This is only the beginning. Expect a lot more brief suspensions at MSNBC or CNN as commentators indulge in racially polarizing smears. Eric Holder has already trumped “cowards,” “my people,” and the release of the Black Panthers with accusations that congressional inquirers were racist, as was the Arizona immigration law, as was asking for an ID to vote… as is about everything. And before October passes, “clingers,” “typical white person,” “punish our enemies,” and the quips about Skip Gates and Trayvon Martin will seem passé and mild. It is not going to be an easy thing to watch, because the no-win logic demands that voting for Obama in 2008 won racial redemption and voting against him in 2012 is proof of racism. End of story. Anything less than 45% of the white vote for Obama is proof of racism; more than 95% of the black vote for Obama is proof of sobriety and open-mindedness. Without evil white men behind the curtain with gears and pulleys, there is only disinterested judgment of the economic record that the Congressional Black Caucus and Barack Obama helped craft—one that has set back the inner city and race relations in general two decades.

We have an ugly summer ahead of us.
5. October surprise. This is an old charge against every incumbent, but we all know presidents facing reelection or impeachment can time foreign adventures at opportune times. Nixon went to high-defense alert during Watergate. Bill Clinton wagged the dog against terrorist targets during Monicagate. We never quite knew what both Carter was trying to do with Iran as his polls in the last two weeks slumped or what he accused the Reagan campaign of trying to do. The first siege of Fallujah was called off in 2004—only to be renewed after the election. Obama has already tipped his hand on Russia, with assurances that after the election he will do things he will not do now. And so on. I would expect a real chance for a preemptive strike against Iran, or perhaps even a few UN-approved lead-from-behind bombings in Syria—but only if Obama were 5 points or more behind in the polls and Putin gave him permission. The Right would rally to American soldiers under fire and the national interest, and, as we saw with renditions, preventative detentions, Guantanamo, the Patriot Act, predators, and military tribunals, the Left worries only about supposedly anti-constitutional protocols and the use of military force as clubs to bash conservative presidents. The Left would complain about a strike on Iran about as much as they did an open Guantanamo or a 2,000+ Predator assassination tally—as former Bush (“torturer in chief”) critic Harold Koh would write yet another State Department legal brief reminding us that bombing the hell out of an opponent was not really a military operation. Bottom line: watch U.S. naval and air deployments in late September.

============

**EXERCISE SET:**
1) According to the commentary, what did Nixon do during Watergate?
2) In the commentary's sentence beginning "The Right would rally," list every item named after the words "as we saw with."
3) Summarize the commentary in two sentences.
The data after the commentary is separate material with no connection to it.

**Spatial question entries:**
============

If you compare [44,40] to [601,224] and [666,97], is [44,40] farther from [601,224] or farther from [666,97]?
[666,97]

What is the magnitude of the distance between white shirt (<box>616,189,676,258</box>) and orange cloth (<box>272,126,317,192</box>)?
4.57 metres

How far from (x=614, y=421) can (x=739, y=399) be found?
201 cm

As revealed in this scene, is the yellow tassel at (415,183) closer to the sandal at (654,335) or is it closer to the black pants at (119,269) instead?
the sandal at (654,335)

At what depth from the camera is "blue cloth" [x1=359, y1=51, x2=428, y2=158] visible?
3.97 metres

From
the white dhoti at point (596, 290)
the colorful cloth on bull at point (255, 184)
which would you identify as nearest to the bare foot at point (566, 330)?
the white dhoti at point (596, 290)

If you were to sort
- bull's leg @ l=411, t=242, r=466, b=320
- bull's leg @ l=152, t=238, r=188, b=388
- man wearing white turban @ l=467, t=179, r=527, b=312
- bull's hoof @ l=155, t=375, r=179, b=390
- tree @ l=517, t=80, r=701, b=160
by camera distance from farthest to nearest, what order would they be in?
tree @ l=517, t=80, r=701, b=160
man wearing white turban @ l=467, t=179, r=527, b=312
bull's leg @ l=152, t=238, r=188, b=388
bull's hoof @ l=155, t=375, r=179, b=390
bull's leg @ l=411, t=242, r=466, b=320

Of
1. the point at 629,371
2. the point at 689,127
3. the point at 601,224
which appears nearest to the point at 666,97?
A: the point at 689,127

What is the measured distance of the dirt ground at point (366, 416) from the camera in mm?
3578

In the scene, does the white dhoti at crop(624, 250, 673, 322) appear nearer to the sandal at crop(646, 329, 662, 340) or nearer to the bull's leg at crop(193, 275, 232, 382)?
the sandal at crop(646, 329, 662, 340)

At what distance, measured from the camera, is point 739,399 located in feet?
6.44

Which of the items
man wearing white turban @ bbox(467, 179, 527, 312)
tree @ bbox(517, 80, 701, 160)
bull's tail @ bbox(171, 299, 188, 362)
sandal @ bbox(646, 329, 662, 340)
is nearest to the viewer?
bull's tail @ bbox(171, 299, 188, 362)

============

**THE RESULTS:**
1) He went to high-defense alert.

2)
- Renditions
- Preventative detentions
- Guantanamo
- The Patriot Act
- Predators
- Military tribunals

3) The commentary predicts a campaign full of racially polarizing accusations, in which voting for Obama in 2008 is treated as racial redemption and voting against him in 2012 as proof of racism. It also expects a possible "October surprise," such as a preemptive strike on Iran if Obama were 5 points or more behind in the polls, and advises watching U.S. naval and air deployments in late September.